Your objective - What is needed is every line of the data that includes the word "final". Please copy each one.

Stored data -
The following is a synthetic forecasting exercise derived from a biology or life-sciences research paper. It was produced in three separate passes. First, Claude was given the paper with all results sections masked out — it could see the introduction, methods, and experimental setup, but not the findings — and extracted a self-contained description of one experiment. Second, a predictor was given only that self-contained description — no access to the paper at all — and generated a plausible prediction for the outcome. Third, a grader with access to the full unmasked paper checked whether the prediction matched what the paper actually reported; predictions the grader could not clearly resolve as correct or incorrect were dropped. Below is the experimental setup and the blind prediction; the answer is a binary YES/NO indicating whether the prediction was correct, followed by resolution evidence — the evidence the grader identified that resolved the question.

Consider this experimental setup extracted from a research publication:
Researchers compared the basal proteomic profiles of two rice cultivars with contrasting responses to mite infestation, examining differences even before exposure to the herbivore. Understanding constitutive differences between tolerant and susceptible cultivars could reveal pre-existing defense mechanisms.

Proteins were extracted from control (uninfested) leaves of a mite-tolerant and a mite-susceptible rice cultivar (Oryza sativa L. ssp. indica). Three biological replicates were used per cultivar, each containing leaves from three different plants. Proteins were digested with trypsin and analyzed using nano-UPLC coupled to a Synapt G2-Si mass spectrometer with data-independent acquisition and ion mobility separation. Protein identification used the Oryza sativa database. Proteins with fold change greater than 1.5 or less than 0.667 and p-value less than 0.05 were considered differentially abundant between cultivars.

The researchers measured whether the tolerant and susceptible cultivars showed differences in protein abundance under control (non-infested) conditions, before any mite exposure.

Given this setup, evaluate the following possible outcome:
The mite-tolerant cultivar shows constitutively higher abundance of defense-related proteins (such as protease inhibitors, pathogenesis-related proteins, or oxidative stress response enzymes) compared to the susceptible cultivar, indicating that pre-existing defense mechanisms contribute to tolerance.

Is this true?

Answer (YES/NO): NO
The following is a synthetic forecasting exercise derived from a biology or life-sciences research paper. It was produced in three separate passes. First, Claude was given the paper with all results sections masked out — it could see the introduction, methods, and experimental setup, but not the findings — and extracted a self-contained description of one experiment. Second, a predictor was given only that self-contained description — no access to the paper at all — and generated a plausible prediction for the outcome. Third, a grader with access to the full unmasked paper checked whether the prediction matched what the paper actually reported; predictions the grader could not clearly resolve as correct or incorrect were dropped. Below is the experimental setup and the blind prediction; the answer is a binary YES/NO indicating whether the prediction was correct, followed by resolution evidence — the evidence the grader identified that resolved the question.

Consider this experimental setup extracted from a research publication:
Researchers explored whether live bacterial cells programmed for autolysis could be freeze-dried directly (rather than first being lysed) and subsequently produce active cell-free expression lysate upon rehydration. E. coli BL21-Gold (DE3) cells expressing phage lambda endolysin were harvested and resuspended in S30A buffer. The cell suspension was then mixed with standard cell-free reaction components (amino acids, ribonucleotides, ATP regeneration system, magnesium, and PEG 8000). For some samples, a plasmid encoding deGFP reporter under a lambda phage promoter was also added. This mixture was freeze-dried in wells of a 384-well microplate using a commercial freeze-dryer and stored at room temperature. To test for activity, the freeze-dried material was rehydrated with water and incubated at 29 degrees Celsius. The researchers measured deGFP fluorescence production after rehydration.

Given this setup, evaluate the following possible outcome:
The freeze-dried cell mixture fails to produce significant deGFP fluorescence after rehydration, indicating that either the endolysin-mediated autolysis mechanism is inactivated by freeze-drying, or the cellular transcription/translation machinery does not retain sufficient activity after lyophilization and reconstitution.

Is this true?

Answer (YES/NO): NO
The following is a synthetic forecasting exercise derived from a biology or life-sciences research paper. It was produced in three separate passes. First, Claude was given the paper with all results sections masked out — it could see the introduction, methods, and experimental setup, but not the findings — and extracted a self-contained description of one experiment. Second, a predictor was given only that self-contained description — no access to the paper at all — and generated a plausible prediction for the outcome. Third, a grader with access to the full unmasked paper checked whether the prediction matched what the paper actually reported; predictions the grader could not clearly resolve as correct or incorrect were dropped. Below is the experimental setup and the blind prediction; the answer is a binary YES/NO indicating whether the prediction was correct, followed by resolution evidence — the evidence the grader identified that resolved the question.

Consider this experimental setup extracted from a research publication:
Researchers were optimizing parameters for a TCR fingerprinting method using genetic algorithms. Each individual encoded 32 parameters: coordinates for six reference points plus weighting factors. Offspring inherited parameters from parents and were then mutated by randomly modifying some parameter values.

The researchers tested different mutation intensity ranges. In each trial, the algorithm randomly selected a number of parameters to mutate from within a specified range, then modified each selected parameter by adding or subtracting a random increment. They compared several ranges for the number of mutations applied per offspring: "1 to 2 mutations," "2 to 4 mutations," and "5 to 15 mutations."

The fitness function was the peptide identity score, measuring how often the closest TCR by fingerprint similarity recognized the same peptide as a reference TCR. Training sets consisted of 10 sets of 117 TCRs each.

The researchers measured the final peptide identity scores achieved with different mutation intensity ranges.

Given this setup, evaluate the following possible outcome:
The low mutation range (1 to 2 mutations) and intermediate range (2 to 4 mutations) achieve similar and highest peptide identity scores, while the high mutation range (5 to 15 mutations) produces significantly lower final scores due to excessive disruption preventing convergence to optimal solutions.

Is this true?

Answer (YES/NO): NO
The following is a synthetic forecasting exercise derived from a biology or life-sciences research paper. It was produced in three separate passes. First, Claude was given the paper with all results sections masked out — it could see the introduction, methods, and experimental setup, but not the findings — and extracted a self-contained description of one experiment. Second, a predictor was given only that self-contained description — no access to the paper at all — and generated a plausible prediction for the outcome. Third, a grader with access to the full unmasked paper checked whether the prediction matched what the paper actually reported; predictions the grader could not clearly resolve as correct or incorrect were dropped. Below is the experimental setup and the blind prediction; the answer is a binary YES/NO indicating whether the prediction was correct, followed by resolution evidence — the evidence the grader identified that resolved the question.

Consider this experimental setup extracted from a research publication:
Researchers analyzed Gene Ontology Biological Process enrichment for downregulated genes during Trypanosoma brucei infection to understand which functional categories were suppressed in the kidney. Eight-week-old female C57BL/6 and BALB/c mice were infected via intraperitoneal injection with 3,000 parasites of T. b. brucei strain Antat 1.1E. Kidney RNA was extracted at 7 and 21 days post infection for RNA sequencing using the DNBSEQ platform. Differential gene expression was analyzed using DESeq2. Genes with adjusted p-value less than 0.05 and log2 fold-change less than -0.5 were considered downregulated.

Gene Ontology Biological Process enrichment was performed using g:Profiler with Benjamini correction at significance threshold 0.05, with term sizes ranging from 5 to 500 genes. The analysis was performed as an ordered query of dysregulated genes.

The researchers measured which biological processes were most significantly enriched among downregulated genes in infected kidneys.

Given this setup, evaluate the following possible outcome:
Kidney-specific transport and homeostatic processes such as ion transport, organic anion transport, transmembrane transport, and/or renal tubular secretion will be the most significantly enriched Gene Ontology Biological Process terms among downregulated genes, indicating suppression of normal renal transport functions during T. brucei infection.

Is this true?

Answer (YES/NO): YES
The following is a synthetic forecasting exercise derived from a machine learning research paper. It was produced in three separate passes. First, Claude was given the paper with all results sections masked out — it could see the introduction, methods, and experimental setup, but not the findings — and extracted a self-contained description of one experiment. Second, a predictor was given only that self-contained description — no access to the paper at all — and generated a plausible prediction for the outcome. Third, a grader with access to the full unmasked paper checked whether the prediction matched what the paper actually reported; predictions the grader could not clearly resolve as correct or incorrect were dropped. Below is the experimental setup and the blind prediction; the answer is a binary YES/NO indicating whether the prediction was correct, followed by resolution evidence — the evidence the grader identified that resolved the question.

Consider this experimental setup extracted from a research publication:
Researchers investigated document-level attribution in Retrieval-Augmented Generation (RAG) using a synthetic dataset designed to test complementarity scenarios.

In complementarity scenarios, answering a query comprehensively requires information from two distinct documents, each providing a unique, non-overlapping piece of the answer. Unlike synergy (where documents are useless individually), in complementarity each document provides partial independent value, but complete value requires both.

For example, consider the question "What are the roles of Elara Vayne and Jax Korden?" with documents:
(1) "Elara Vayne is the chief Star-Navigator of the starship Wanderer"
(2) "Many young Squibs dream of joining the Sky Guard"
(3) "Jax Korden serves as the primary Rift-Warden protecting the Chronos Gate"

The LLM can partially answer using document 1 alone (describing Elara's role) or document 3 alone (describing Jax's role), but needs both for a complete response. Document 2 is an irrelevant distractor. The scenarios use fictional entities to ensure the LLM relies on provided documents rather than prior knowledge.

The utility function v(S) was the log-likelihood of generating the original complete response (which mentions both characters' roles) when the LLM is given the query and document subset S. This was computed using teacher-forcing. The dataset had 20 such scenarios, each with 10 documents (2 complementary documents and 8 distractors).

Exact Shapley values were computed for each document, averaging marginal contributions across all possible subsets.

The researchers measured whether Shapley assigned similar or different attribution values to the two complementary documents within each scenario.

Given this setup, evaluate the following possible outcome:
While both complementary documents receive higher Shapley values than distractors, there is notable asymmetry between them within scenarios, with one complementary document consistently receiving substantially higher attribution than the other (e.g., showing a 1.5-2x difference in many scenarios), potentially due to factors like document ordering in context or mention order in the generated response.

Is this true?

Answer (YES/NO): NO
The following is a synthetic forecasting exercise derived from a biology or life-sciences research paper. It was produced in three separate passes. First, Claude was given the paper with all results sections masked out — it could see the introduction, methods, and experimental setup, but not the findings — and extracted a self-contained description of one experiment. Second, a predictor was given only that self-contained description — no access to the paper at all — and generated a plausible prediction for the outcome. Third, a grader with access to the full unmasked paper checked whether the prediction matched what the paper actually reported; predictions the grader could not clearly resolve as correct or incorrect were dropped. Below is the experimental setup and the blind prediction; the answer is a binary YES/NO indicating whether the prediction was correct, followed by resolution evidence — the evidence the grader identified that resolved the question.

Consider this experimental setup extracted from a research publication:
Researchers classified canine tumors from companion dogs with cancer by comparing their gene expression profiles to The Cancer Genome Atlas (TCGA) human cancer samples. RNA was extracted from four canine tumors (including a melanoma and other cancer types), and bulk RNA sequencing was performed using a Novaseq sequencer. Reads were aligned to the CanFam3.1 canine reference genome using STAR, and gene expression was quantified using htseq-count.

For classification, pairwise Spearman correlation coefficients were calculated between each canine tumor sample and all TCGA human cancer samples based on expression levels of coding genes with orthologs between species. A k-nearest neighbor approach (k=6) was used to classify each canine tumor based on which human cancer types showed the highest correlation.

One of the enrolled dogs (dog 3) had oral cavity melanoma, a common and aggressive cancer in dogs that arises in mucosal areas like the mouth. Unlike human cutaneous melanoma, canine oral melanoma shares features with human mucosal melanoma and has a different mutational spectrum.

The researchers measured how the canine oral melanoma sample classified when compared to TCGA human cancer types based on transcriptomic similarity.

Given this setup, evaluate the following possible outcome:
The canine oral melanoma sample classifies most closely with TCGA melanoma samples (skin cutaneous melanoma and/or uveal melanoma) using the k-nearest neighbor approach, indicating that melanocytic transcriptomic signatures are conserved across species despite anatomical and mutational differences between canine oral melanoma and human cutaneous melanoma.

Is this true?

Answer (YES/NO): YES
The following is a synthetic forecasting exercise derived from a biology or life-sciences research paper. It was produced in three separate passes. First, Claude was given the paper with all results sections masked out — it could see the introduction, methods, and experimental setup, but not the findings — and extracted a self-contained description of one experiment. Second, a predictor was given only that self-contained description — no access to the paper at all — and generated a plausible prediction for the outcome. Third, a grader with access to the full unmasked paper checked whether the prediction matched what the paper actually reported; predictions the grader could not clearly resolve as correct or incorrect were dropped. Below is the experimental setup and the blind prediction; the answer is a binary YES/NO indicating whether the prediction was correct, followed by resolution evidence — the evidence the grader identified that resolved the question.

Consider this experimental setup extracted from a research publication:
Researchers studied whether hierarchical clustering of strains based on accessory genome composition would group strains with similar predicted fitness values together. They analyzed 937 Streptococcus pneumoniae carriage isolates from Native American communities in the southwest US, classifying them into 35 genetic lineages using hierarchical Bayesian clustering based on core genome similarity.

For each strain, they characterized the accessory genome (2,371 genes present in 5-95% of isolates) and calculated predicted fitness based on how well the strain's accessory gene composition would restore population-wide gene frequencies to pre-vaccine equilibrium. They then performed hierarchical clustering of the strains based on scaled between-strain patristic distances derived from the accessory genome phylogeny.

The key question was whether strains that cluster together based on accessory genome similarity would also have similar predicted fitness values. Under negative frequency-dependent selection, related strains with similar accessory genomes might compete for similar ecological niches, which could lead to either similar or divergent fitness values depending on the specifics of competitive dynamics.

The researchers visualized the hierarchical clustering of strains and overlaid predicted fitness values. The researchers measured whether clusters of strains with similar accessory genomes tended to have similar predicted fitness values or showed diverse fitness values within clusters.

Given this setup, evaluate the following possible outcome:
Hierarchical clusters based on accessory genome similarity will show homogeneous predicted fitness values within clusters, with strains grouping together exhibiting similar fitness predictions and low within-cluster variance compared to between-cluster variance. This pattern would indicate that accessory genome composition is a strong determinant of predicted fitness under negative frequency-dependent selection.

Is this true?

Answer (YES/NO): NO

Exercise result -
The researchers measured the final peptide identity scores achieved with different mutation intensity ranges.
The low mutation range (1 to 2 mutations) and intermediate range (2 to 4 mutations) achieve similar and highest peptide identity scores, while the high mutation range (5 to 15 mutations) produces significantly lower final scores due to excessive disruption preventing convergence to optimal solutions.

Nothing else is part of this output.